> **Text shown**
════════════════
If you wish, you may sit at a table in the back and pore through the four-volume handwritten catalogue in binders, organized A-Z by composer for three volumes, plus one volume for nothing but Mozart and Beethoven. Having found something you’d like to hear, you write the disc number and the album title (in Japanese katakana transcription) on the next open line in the music-paper notebook that sits open, and when they’ve played through to your selection you’ll hear it.

I said I had reservations, right? First of all, it’s quite a hike for me, up by Imadegawa Eiden train station, north of Kyoto University. No big deal, really, but irritating. Second, it’s expensive: you pay a “seat charge” of 500¥, so that your first cup of coffee is 500¥+550¥ = $10.50. If you have more coffee, the price per cup drops because you don't keep paying the seat charge, but that’s still an awful lot in my opinion. Third, I kind of get the heebie-jeebies about this kind of “temple of high art” stuff.

Anyway, I went.

Entering The Temple
Ryugetsudo 5
My first reaction was that the room itself is surprisingly comfortable and pleasantly studious. Most of the customers were men, which amazed me; over the course of a few hours I began to realize that most of them must be Kyodai faculty: what other group of middle-aged men in suits would sit in a classical music coffee shop for two hours on a weekday afternoon reading a book? And there aren’t a lot of women, I presume because (a) they can’t talk to each other, which is what women do at coffee shops here and probably everywhere, and (b) there aren’t almost any Kyodai faculty women, which is a disgrace. I will say that walking in and hearing a warm, vibrant recording of a Mozart piano concerto was no bad thing either.
Ryugetsudo 7
My next reaction was amused enjoyment of the service staff. They are all passably pretty young women, and they wear very soft shoes (to dampen noise), tidy white blouses with black v-neck sweaters, and pleated black skirts. They look, in fact, sort of like Japanese schoolgirls grown up and wearing a young woman’s version of the same uniform. They bring coffee and water, put it down silently, bob a curtsey, and disappear silently. Nice! (Another reason, I suspect, why the clientele is primarily male: this kind of service is not especially unusual in Japan, but when combined with monastic silence it feels slightly servile in a way that is not unpleasant for a middle-aged man like me, pleasant probably for many of them, and may perhaps feel odd for younger men and for women in general. Just a guess.) The fact that they are all young and fairly pretty makes me a little suspicious that the management are deliberately aiming at their audience, but I’m not really going to argue about it: they're not ogled or harassed or anything.
════════════════
> **Data excerpt**
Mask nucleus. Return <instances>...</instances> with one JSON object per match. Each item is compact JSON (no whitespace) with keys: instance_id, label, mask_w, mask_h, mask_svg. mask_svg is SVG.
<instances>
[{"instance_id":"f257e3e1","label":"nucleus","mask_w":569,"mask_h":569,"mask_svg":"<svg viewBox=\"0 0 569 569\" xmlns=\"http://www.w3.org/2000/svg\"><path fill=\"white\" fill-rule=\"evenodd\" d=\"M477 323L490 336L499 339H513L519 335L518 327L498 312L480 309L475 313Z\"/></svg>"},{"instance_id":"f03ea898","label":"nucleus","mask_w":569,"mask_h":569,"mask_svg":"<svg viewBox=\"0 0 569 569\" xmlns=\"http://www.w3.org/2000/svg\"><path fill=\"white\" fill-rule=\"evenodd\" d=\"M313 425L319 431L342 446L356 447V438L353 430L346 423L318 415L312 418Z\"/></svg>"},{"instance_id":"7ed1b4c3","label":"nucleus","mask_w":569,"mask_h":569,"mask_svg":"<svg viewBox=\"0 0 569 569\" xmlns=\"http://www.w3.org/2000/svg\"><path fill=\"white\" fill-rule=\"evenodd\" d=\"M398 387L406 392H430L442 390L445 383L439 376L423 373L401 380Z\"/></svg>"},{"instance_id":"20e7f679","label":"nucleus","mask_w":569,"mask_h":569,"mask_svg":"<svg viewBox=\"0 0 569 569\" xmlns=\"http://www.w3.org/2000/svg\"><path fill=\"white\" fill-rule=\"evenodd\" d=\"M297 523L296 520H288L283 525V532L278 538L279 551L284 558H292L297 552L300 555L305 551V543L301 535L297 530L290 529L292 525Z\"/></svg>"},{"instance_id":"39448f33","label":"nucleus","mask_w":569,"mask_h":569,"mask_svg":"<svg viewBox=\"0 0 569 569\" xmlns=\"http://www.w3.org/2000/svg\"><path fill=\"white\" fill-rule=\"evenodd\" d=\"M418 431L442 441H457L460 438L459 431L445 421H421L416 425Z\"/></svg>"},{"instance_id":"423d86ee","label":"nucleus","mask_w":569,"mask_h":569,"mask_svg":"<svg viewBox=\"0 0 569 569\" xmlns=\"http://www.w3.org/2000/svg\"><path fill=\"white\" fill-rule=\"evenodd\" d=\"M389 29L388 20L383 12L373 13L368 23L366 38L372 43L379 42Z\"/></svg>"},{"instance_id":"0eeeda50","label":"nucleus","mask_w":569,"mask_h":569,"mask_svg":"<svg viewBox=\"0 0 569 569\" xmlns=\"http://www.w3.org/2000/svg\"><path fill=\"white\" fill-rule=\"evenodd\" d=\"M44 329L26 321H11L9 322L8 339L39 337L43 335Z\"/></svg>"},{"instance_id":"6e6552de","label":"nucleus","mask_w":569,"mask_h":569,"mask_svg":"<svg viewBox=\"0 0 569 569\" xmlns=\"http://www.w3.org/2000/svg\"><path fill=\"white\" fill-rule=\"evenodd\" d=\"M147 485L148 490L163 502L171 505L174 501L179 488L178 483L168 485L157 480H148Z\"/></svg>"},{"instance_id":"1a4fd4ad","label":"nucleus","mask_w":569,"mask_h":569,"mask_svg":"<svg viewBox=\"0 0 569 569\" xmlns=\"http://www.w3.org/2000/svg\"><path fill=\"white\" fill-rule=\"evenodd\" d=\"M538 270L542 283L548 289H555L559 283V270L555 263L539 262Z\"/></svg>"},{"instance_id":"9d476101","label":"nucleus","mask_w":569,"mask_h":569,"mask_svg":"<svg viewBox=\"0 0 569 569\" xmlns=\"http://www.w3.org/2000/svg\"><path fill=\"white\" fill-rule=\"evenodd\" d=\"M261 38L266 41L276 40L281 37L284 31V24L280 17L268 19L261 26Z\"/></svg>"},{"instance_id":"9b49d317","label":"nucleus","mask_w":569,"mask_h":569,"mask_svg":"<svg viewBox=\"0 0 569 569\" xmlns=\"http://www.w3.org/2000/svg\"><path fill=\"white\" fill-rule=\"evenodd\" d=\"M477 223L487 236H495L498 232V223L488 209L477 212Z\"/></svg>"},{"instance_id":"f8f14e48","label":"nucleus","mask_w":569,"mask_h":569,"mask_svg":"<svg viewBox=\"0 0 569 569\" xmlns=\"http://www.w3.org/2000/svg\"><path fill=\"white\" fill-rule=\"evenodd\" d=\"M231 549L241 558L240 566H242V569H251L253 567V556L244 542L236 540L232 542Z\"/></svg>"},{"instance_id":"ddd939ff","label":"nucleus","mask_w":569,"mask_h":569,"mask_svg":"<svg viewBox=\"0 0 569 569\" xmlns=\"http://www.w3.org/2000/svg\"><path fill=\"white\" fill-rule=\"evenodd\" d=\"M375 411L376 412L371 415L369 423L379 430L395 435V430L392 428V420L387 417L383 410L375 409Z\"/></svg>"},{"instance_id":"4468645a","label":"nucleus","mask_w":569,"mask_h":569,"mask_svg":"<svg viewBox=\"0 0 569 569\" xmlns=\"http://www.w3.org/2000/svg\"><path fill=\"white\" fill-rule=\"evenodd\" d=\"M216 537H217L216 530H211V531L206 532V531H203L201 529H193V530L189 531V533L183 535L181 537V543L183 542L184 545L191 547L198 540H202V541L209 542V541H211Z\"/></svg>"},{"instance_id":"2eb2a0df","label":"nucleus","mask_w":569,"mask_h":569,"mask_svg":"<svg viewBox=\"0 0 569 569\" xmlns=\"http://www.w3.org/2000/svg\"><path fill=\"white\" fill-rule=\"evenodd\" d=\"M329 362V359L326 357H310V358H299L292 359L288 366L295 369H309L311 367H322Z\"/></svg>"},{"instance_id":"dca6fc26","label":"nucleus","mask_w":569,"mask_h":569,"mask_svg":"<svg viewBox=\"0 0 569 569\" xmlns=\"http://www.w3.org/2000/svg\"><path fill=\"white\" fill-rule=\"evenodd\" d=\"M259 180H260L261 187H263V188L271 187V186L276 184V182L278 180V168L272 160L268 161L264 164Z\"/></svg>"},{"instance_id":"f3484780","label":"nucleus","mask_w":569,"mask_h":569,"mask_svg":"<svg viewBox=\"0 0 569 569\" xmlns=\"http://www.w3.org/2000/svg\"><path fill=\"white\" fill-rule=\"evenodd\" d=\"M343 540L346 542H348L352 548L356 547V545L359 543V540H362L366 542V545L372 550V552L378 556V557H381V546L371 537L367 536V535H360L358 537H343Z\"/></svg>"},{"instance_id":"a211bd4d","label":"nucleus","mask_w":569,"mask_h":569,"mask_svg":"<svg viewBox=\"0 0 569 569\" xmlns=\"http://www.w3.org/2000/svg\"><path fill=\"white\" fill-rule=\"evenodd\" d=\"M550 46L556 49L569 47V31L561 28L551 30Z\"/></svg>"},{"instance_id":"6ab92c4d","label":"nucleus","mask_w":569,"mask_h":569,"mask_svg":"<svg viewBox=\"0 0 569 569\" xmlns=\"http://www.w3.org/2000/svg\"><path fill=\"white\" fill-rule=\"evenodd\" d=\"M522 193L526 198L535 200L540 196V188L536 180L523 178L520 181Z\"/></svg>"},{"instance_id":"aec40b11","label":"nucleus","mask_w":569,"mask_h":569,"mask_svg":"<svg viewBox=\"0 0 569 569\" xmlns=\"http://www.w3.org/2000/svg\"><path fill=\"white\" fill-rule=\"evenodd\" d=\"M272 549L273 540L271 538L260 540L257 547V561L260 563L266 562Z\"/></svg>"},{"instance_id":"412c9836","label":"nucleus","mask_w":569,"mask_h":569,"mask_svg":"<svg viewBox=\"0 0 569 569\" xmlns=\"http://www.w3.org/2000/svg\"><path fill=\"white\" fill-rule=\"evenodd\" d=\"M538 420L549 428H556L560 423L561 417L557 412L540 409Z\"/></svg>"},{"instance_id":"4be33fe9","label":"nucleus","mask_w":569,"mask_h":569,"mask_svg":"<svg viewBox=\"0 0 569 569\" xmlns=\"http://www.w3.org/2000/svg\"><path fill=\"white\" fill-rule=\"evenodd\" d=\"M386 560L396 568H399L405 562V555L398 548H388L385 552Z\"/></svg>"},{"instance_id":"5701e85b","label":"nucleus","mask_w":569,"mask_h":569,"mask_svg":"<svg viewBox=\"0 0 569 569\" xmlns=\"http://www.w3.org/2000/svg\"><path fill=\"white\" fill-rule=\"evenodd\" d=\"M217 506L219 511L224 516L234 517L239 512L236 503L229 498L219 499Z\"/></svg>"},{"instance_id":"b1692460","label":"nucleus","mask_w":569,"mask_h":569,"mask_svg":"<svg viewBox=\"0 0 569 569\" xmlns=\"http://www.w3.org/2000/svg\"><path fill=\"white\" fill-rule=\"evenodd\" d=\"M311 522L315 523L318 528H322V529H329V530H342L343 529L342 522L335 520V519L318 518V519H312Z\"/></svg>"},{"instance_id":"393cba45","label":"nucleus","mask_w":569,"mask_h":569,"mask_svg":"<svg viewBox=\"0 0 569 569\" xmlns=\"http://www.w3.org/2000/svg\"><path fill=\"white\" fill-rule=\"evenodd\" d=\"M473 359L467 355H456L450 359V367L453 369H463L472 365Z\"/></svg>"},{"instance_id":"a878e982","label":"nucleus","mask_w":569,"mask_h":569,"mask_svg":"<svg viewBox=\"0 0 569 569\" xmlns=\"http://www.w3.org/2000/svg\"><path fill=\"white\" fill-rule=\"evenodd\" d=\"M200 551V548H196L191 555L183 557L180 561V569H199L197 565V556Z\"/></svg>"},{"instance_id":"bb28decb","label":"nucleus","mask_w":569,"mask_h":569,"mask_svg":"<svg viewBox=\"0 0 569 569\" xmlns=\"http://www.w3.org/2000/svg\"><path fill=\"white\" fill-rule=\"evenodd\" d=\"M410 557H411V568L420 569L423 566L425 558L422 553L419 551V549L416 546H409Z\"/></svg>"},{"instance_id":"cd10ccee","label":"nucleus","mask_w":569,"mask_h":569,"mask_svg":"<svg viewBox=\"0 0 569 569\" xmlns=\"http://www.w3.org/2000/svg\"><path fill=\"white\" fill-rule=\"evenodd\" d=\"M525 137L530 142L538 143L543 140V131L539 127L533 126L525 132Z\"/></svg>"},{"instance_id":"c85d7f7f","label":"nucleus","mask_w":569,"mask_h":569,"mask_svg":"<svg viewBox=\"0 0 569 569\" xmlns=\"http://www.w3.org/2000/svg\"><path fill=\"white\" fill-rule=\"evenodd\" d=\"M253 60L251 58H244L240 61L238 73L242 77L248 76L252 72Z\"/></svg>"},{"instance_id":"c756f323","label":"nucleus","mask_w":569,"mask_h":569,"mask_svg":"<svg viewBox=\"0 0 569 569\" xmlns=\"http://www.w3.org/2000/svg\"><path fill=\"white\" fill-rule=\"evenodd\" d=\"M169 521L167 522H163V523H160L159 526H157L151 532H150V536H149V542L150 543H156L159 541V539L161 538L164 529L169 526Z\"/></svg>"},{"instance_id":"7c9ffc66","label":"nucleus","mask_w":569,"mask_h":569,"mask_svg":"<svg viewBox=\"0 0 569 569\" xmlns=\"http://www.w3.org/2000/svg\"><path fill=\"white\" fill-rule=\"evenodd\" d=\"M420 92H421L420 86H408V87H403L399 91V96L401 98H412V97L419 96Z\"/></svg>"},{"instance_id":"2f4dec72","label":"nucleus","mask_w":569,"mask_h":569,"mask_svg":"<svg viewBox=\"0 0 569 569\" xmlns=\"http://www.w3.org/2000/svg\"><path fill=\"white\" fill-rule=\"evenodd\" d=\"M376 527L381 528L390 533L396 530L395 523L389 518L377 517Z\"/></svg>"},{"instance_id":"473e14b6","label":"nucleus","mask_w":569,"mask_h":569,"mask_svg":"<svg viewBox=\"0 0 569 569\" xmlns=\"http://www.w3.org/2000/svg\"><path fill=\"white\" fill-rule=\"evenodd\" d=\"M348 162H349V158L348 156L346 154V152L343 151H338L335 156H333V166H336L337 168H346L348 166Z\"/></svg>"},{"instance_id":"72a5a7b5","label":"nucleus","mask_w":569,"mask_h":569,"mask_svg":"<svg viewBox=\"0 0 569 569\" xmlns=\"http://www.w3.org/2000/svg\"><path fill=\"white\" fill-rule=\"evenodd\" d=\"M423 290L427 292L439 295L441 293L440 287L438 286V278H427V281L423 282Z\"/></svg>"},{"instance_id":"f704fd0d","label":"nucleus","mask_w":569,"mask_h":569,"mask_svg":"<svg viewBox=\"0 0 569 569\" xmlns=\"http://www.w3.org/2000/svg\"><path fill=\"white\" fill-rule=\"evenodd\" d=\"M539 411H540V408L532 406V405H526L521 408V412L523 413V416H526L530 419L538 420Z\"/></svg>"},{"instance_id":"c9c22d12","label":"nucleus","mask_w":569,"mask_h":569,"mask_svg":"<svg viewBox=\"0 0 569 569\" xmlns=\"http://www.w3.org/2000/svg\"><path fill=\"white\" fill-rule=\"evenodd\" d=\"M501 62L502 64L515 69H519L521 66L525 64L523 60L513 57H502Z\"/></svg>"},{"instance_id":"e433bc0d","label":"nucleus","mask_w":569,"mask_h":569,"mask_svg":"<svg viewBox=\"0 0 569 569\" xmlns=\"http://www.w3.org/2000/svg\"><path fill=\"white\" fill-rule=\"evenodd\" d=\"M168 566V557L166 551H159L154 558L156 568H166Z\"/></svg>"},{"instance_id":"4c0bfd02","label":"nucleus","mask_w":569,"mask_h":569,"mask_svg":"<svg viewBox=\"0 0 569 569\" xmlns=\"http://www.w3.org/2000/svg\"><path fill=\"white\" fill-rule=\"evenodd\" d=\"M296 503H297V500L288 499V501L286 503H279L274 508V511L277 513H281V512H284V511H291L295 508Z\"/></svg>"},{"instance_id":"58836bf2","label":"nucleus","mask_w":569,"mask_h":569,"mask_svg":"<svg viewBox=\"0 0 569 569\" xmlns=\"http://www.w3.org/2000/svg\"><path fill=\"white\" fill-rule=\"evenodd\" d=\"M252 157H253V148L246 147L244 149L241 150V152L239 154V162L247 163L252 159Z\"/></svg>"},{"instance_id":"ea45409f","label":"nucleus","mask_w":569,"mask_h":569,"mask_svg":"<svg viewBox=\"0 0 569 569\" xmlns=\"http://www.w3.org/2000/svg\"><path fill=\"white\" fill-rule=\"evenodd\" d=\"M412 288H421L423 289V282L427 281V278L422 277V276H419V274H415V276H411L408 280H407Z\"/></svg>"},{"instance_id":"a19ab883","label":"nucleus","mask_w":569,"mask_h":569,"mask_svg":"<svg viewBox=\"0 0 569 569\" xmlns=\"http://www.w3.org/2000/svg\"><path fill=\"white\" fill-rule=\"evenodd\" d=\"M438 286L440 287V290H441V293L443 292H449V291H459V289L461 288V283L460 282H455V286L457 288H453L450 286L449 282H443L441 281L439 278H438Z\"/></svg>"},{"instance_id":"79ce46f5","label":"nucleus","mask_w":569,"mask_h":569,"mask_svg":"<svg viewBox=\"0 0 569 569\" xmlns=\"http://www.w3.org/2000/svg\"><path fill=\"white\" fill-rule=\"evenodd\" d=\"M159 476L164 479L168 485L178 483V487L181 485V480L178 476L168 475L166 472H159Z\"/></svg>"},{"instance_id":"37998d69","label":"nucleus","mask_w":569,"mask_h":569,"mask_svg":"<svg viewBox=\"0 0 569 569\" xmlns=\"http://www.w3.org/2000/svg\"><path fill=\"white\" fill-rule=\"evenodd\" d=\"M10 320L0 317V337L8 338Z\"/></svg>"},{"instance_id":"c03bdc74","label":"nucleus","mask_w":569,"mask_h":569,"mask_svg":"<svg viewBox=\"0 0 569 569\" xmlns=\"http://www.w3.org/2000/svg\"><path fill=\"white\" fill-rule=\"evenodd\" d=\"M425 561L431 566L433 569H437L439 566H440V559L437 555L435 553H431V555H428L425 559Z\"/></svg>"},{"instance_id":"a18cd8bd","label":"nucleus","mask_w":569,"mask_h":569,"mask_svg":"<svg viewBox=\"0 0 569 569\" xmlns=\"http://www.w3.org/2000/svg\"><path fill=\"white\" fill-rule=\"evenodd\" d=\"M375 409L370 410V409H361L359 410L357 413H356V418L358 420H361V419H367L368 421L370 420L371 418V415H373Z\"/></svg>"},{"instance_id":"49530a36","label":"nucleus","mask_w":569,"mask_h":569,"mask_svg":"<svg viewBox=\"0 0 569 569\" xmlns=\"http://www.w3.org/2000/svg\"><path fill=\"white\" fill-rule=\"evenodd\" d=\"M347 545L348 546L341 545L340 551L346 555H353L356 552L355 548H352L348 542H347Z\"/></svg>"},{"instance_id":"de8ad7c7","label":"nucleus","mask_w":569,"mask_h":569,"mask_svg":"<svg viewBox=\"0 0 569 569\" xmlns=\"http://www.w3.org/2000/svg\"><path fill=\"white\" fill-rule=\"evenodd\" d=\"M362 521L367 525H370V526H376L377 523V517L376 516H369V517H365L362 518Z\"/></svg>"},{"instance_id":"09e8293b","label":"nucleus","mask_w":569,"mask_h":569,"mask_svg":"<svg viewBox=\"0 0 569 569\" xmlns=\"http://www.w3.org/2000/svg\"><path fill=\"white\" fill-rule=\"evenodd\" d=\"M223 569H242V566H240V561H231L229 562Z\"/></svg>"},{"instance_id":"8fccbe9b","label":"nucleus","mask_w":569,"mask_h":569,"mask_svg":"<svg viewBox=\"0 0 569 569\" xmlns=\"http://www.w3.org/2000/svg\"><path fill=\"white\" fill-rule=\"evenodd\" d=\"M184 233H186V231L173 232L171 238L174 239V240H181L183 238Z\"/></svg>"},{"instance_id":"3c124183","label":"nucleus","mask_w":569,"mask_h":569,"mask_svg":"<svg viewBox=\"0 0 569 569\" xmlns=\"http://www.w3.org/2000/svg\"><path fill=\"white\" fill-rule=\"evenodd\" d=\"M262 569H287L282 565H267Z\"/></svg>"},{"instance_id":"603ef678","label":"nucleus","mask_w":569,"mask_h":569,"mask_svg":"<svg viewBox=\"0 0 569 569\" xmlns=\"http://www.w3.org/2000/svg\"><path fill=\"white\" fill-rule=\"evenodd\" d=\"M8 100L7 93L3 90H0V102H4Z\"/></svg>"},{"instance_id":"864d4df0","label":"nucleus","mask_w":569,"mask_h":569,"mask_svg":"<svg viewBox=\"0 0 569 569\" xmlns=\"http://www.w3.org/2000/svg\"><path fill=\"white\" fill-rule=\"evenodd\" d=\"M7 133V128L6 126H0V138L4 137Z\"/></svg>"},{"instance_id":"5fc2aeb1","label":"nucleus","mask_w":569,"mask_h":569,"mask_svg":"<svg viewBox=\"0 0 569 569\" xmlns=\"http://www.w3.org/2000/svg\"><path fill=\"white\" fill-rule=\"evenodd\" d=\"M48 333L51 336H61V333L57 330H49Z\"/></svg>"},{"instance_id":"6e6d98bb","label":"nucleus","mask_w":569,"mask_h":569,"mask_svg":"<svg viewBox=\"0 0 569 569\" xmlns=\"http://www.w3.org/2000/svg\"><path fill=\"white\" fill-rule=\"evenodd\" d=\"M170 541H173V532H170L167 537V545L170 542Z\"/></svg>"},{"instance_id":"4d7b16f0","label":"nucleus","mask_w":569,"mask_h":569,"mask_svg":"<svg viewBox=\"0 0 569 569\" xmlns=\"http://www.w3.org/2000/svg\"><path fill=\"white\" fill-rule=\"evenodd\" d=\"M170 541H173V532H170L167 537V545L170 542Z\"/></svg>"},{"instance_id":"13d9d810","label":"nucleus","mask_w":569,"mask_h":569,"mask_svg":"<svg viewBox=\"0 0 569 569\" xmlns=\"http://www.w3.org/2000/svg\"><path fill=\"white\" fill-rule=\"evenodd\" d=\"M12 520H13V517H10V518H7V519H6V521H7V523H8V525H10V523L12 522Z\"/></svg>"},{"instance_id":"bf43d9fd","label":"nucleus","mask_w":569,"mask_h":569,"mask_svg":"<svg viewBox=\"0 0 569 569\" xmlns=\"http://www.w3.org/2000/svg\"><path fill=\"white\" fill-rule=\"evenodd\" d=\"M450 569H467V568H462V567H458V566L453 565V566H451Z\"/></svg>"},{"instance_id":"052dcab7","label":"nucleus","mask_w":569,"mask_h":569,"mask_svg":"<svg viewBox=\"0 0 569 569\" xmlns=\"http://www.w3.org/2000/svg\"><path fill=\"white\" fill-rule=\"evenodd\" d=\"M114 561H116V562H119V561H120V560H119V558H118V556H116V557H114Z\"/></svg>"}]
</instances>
════════════════
> **Required task**
Extend the account of the classical music coffee shop near Imadegawa station in Kyoto, beginning after its final sentence.

> **Answer to this exercise**
My third reaction was confusion. I decided, you see, that I should take a look at the big catalogue, because I figured this was probably a pretty good place to hear Tōru Takemitsu’s music. Takemitsu (武満 徹) was the dean of Japanese composers working in a more or less “classical” idiom. So I flip through, and there he is: one work, the Requiem for String Orchestra of 1957. Eh? This predates all his really major compositions, his leap to fame and importance in the international music scene, and all that. And he was quite prolific, too! Nothing else? And how come this hand-written catalogue still lists his dates as 1930–, when he in fact died in 1996; does this mean that nobody has called for the work in more than ten years?

This led to my fourth reaction: a mild disillusionment that coincided perfectly with my reservations about a temple to music. With a sinking heart, I turned through the pages. Yes: not a single entry for Schoenberg, Berg, Webern. Only three entries for Stravinsky. The holdout late-Romantic tonalist Sibelius, yes, some, but almost none of the only slightly more radical Richard Strauss. Lots of Shostakovich, that overrated Stalinist reactionary composer. In other words, this isn’t a temple to music, but a temple to everything Theodor Adorno described in a famous essay called “On the Fetish-Character in Music and the Regression of Listening” (“Über den Fetischcharakter in der Musik und die Regression des Hörens,” 1938). All that might disturb the beautiful surfaces of the music is removed, and along with it any remaining possibility that this same beautiful music might actually challenge, disturb, shake the listeners.

Planning Pilgrimages
For all that, it’s a lovely place to sit and read Adorno on music. He would, I think, have thought this delightfully ironic, and after all he was never one to pass up the opportunity to listen to Beethoven and Mozart. I plan to spend a lot of time here, reading and listening, because despite its imperfections it is far and away the closest approach to my ideal that I have yet seen. (It also helps that if you plan to come often, you can buy a book of tickets for seat+coffee, reducing the price as much as 25% for that first cup.)

But next time I’m there for a few hours, I’m putting on Beethoven’s Grosse Fuge. That'll show 'em.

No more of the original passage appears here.